The Nicene Creed - the theological consensus of the early church, forged in direct response to those who wanted to reduce Jesus to something less than fully divine - declares Him "God from God, Light from Light, true God from true God, begotten, not made, of one Being with the Father." These are not ecclesiastical formalities. They are the church's determination that any reduction of Christ's deity destroys the gospel itself.

Ukaegbu closes his examination by returning the reader to the question at the beginning: "But whom say ye that I am?" The evidence of the prophets, the voice from the burning bush, the Word present before creation, the vision that flattened the Apostle John, the transformation of every person who has genuinely encountered Christ - all of it converges on this single question, addressed now not to the disciples, but to you.

A Final Word

The epilogue of this book carries a closing line that deserves to be read slowly:

"The final chapter of human history has already been written, and its final words are not despair, but victory; not an end, but a glorious new beginning in the unending presence of our King."

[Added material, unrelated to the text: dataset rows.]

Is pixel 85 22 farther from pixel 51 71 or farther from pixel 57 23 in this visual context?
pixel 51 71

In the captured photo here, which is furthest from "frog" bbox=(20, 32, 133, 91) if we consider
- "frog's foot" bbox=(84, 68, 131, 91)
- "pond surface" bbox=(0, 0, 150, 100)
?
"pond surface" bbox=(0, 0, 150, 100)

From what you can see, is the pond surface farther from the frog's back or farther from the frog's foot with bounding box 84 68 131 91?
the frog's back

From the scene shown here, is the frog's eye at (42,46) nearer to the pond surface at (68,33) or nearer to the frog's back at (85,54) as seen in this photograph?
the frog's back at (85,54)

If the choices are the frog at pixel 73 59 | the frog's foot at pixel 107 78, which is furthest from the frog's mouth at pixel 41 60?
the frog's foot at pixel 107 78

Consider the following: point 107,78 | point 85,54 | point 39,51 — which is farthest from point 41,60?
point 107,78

This is the weight that the deity of Christ carries. If Jesus is merely a great man, then His death is a tragedy and His resurrection a legend. If He is who Scripture insists He is - the eternal Word made flesh, the I AM of the burning bush, the Alpha and Omega who spoke creation into existence and holds it together by His word - then His death is the most decisive act in human history, and His resurrection is the indestructible guarantee of everything He promised.

The question stands. History demands an answer. Your life demands an answer.

"But whom say ye that I am?"

Based on "The Deity of the Lord Jesus Christ: A Biblical Examination" by Chibueze Ukaegbu (2025).